You can review the action settings and transformation processes.

NOISE

You can switch the noise cancellation feature on and off, however it is only available in Client Device Mode.

  • Echo: Echo Cancellation Function
  • Sup1, Sup2: This is a noise suppression feature.

F0 Det (F0 Extractor)

Choose an algorithm for extracting the pitch. You can choose from the following options. AMD is available for only onnx.
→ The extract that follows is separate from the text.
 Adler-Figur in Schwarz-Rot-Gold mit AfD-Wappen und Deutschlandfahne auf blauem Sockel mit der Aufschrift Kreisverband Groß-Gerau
F0 Extractor type description
dio cpu lightweight
harvest cpu High-precision
crepe torch GPU-enabled、high-precision
crepe full onnx GPU-enabled、high-precision
crepe tiny onnx GPU-enabled、lightweight
rnvpe torch GPU-enabled、high-precision

S. Thresh (Noise Gate)

This is the threshold of the volume for performing speech conversion. When the rms is smaller than this value, speech conversion will be skipped and silence will be returned instead. (In this case, since the conversion process is skipped, the burden will not be so large.)

CHUNK (Input Chunk Num)

Decide how much length to cut and convert in one conversion. The higher the value, the more efficient the conversion, but the larger the buf value, the longer the maximum time before the conversion starts. The approximate time is displayed in buff:.

EXTRA (Extra Data Length)

Determines how much past audio to include in the input when converting audio. The longer the past voice is, the better the accuracy of the conversion, but the longer the res is, the longer the calculation takes. (Probably because Transformer is a bottleneck, the calculation time will increase by the square of this length)

Detail is here

GPU

You can select the GPU to use in the onnxgpu version.
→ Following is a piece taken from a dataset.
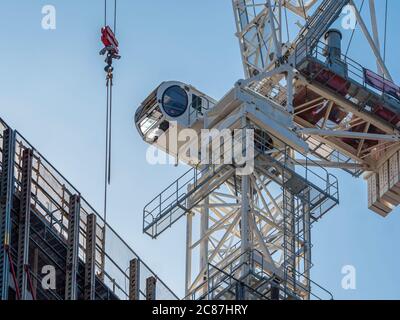 Betrieb eines Baukran, der Beton über einem unfertigen Gebäude hebt. Stockfoto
In the onnxdirectML version, you can switch the GPU ON/OFF.

On DirectML Version, these buottns is displayed.

image

  • cpu: use cpu
  • gpu0: use gpu0
  • gpu1: use gpu1
  • gpu2: use gpu2
  • gpu3: use gpu3

Even if a GPU is not detected, gpu0 - gpu3 will still be displayed. If you specify a GPU that doesn't exist, the CPU will be used instead.reference

AUDIO

Choose the type of audio device you want to use. For more information, please refer to the document.
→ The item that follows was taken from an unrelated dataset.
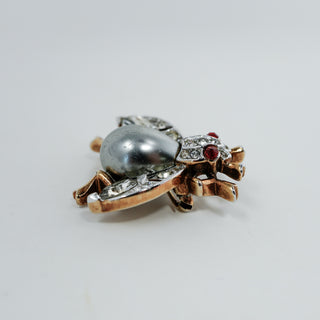 Reserved Grace vintage Trifari insect brooch with a silver-gray cabochon body, clear rhinestones, and red eyes.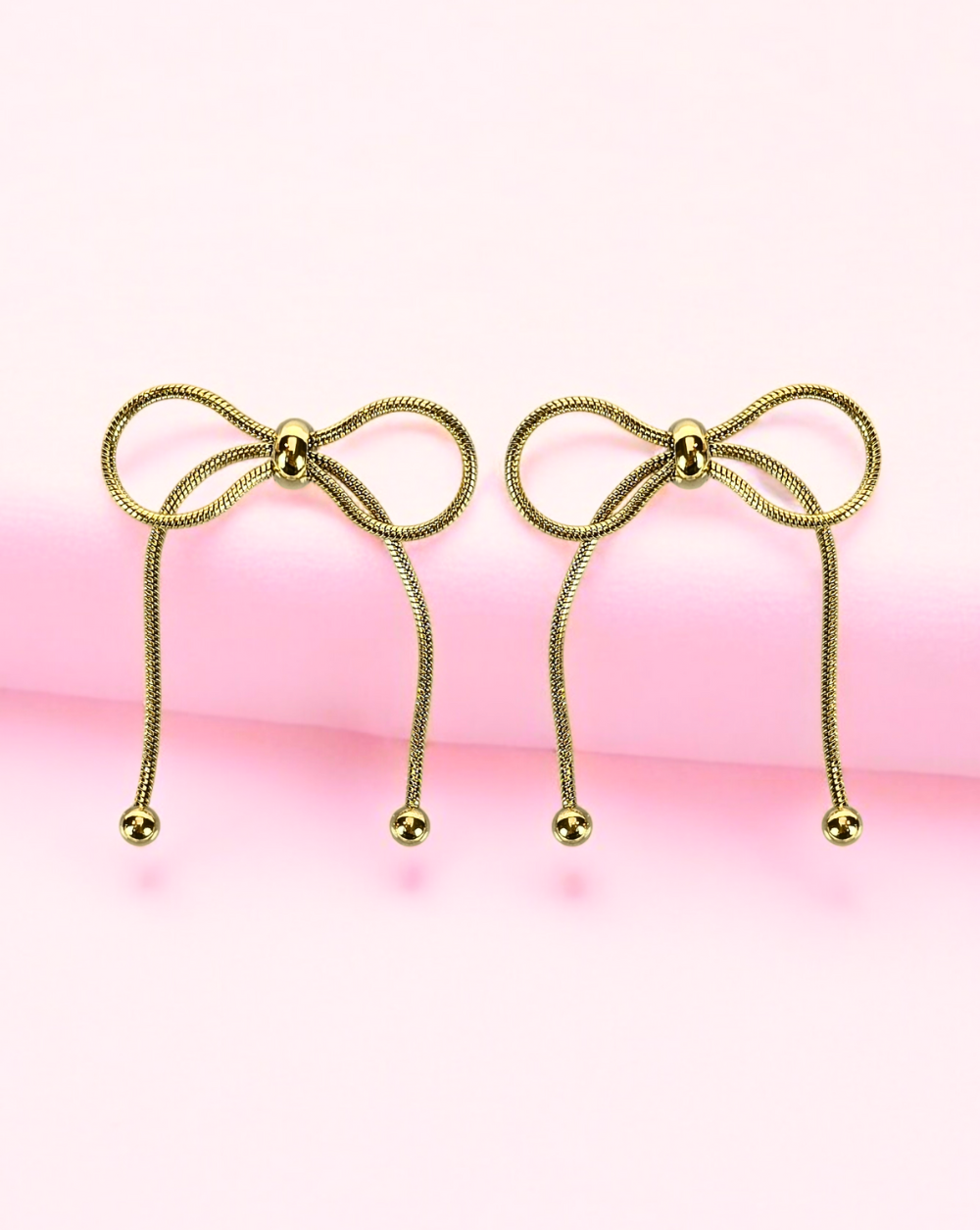 ROPE dangling earrings BOW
  • Client: You can make use of the microphone input and speaker output with the GUI functions such as noise cancellation.
  • Server: VCClient can directly control the microphone and speaker to minimize latency.

input

You can select a sound input device such as a microphone input. It's also possible to input from audio files (size limit applies).

For win user, system sound is available as input. Please note if you set the system sound as output, the sound loop occurs.

output

You can select audio output devices such as speakers and output.

monitor

In monitor mode, you can select audio output devices such as speaker output. This is only available in server device mode.

Please refer to this document for an overview of the idea.

REC.

It will output the converted audio to a file.

ServerIO Analizer

We can record and confirm the input audio to the speech conversion AI and the output audio from the speech conversion AI.

Please refer to this document for an overview of the idea.

SIO rec.

I will start/stop recording both the audio inputted into the voice conversion AI as well as the audio outputted from the voice conversion AI.

output

The AI will play back any audio that is input into it.

in

I will play the audio inputted to the speech conversion AI.

out

Play the audio output from the Speech Conversion AI.

more...

You can do more advanced operations.

Merge Lab

It is possible to do synthesis of models.

Advanced Setting

You can set up more advanced settings.

Server Info

You can check the configuration of the current server.

Model Slot Edit Screen

By pressing the edit button in the Model Slot Selection Area, you can edit the model slot.

image

Icon Area

You can change the image by clicking on the icon.

File Area

You can download the file by clicking on the file name.

Upload Button

You can upload the model.

In the upload screen, you can select the voice changer type to upload.

You can go back to the Model Slot Edit Screen by pressing the back button.

image

Sample Button

You can download a sample.

You can go back to the Model Slot Edit Screen by pressing the back button.

image

Edit Button

You can edit the details of the model slot.